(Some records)
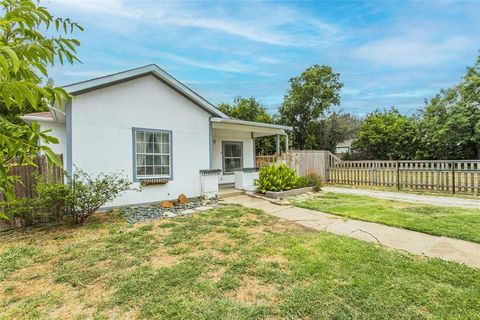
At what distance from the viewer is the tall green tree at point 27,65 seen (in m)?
0.91

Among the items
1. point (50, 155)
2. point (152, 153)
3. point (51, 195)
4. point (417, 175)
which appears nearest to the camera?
point (50, 155)

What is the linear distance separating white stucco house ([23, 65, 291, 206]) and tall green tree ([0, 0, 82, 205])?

TASK STATEMENT:
Change every occurrence of "tall green tree" in the items to "leafy green tree", keeping all other text unchanged, and omit the pictures from your answer.

REPLY TO THE TASK:
At what distance from the viewer is the leafy green tree at point 27,65 seen (in m)?
0.91

Among the items
1. point (50, 155)
2. point (152, 153)
3. point (51, 195)
4. point (417, 175)
which appears nearest to the camera?
point (50, 155)

What is the linear distance separating white stucco house ([23, 65, 291, 206]) and leafy green tree ([0, 0, 82, 205])?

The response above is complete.